• _Exercise task_: Rewrite the lines below, changing "tattooed forearm" to "tattooed arm" wherever it occurs and leaving everything else the same.

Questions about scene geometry
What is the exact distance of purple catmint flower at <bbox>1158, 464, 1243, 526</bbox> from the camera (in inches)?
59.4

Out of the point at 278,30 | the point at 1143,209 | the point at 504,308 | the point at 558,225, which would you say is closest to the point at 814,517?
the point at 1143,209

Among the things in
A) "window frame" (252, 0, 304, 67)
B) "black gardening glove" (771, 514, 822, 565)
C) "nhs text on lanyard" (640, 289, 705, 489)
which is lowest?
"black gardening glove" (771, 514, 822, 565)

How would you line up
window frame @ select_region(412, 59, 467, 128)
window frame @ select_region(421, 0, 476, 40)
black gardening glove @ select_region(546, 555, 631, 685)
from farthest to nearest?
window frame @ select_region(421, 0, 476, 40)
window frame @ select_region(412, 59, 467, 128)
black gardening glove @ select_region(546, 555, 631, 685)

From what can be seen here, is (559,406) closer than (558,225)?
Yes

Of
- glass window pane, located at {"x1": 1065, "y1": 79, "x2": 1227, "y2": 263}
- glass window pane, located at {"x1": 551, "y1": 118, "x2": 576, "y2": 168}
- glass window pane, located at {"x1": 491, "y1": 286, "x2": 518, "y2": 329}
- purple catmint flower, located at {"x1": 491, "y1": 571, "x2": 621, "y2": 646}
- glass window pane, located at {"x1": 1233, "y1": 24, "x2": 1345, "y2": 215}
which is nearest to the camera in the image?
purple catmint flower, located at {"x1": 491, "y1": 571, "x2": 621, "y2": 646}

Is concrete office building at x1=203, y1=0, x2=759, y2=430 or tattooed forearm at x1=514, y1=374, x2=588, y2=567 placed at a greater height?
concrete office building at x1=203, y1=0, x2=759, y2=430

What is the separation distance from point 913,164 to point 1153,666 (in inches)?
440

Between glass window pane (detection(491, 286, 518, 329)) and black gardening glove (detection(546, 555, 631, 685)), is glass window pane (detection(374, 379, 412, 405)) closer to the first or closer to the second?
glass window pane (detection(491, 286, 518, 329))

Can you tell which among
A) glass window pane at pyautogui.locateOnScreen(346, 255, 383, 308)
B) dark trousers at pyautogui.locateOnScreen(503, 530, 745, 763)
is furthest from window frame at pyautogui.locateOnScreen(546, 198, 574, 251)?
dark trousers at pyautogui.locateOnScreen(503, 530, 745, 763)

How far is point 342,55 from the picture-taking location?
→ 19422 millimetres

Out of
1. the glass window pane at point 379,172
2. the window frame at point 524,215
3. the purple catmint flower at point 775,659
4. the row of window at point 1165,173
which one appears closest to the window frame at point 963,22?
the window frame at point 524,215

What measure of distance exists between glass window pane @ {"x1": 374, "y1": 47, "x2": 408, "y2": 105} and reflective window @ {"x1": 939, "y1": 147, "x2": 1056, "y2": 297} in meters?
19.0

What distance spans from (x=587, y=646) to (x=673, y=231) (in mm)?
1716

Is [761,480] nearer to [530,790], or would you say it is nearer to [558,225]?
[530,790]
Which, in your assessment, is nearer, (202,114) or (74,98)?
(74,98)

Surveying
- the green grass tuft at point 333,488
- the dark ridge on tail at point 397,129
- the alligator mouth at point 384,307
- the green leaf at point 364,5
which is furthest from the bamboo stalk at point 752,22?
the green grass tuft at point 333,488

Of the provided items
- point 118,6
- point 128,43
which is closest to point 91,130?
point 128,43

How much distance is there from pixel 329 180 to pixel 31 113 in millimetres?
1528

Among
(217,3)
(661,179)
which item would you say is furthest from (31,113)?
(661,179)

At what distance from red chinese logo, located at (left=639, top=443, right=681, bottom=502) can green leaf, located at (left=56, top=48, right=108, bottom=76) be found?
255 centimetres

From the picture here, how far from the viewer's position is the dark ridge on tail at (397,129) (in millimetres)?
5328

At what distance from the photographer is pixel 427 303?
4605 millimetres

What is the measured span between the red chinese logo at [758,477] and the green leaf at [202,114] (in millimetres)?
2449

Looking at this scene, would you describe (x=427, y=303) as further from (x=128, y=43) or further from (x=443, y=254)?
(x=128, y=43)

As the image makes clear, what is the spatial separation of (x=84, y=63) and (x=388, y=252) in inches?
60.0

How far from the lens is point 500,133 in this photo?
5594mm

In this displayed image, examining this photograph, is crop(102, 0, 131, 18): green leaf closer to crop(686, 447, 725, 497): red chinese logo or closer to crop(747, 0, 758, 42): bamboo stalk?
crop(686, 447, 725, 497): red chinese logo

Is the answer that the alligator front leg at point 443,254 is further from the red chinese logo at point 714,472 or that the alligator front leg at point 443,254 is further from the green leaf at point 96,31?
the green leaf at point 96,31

• _Written solution_:
What is the exact distance of purple catmint flower at <bbox>1158, 464, 1243, 526</bbox> from the camera (in inches)?
59.4

Out of the point at 278,30 | the point at 1143,209 | the point at 504,308 | the point at 558,225, which would you say is closest to the point at 814,517?
the point at 1143,209

Among the things in
A) "window frame" (252, 0, 304, 67)
B) "black gardening glove" (771, 514, 822, 565)
C) "nhs text on lanyard" (640, 289, 705, 489)
which is lowest?
"black gardening glove" (771, 514, 822, 565)

How would you line up
window frame @ select_region(412, 59, 467, 128)
window frame @ select_region(421, 0, 476, 40)
black gardening glove @ select_region(546, 555, 631, 685)
from farthest to nearest?
window frame @ select_region(421, 0, 476, 40)
window frame @ select_region(412, 59, 467, 128)
black gardening glove @ select_region(546, 555, 631, 685)

From what can be seen here, is (559,406) closer than (558,225)?
Yes

Of
- glass window pane, located at {"x1": 1065, "y1": 79, "x2": 1227, "y2": 263}
- glass window pane, located at {"x1": 551, "y1": 118, "x2": 576, "y2": 168}
- glass window pane, located at {"x1": 491, "y1": 286, "x2": 518, "y2": 329}
- purple catmint flower, located at {"x1": 491, "y1": 571, "x2": 621, "y2": 646}
- glass window pane, located at {"x1": 1233, "y1": 24, "x2": 1345, "y2": 215}
which is nearest to the camera in the image?
purple catmint flower, located at {"x1": 491, "y1": 571, "x2": 621, "y2": 646}

Is concrete office building at x1=203, y1=0, x2=759, y2=430 or tattooed arm at x1=514, y1=374, x2=588, y2=567 placed at a greater height?
concrete office building at x1=203, y1=0, x2=759, y2=430

What is the separation distance from point 913,164 to point 1153,666 (in inches)?
440

Between glass window pane (detection(491, 286, 518, 329)) and black gardening glove (detection(546, 555, 631, 685)), is glass window pane (detection(374, 379, 412, 405)) closer to the first or closer to the second?
glass window pane (detection(491, 286, 518, 329))

Can you tell which among
A) glass window pane at pyautogui.locateOnScreen(346, 255, 383, 308)
B) dark trousers at pyautogui.locateOnScreen(503, 530, 745, 763)
is furthest from window frame at pyautogui.locateOnScreen(546, 198, 574, 251)?
dark trousers at pyautogui.locateOnScreen(503, 530, 745, 763)

How far is point 342,55 from the picture-taking location?
→ 19422 millimetres

Out of
1. the glass window pane at point 379,172
2. the window frame at point 524,215
3. the purple catmint flower at point 775,659
4. the row of window at point 1165,173
which one appears closest to the window frame at point 963,22?
the window frame at point 524,215

What measure of distance exists between glass window pane @ {"x1": 374, "y1": 47, "x2": 408, "y2": 105} and reflective window @ {"x1": 939, "y1": 147, "x2": 1056, "y2": 297} in meters?
19.0

What distance spans from (x=587, y=646) to (x=673, y=231) (in mm)?
1716

Is [761,480] nearer to [530,790], or would you say it is nearer to [558,225]?
[530,790]
Which, in your assessment, is nearer, (202,114) or (74,98)?
(74,98)

Surveying
- the green grass tuft at point 333,488
- the dark ridge on tail at point 397,129
- the alligator mouth at point 384,307
- the green leaf at point 364,5
which is furthest from the bamboo stalk at point 752,22?
the green grass tuft at point 333,488

Of the provided items
- point 118,6
- point 128,43
which is closest to point 91,130?
point 128,43

How much distance is there from pixel 329 180 to pixel 31 113 in millimetres?
1528

Among
(217,3)
(661,179)
which item would you say is furthest from (31,113)?
(661,179)

At what distance from red chinese logo, located at (left=639, top=443, right=681, bottom=502) can green leaf, located at (left=56, top=48, right=108, bottom=76) be found?
255 centimetres

From the picture here, how far from the viewer's position is the dark ridge on tail at (397,129) (in millimetres)?
5328

At what distance from the photographer is pixel 427 303?
4605 millimetres

What is the measured span between the red chinese logo at [758,477] and the green leaf at [202,114] (in millimetres)?
2449

Looking at this scene, would you describe (x=427, y=303) as further from (x=128, y=43) or further from (x=443, y=254)?
(x=128, y=43)

As the image makes clear, what is the spatial separation of (x=84, y=63) and (x=388, y=252) in inches?
60.0

How far from the lens is point 500,133 in this photo?
5594mm

In this displayed image, examining this photograph, is crop(102, 0, 131, 18): green leaf closer to crop(686, 447, 725, 497): red chinese logo or closer to crop(747, 0, 758, 42): bamboo stalk?
crop(686, 447, 725, 497): red chinese logo

Is the answer that the alligator front leg at point 443,254 is further from the red chinese logo at point 714,472 or that the alligator front leg at point 443,254 is further from the green leaf at point 96,31?
the green leaf at point 96,31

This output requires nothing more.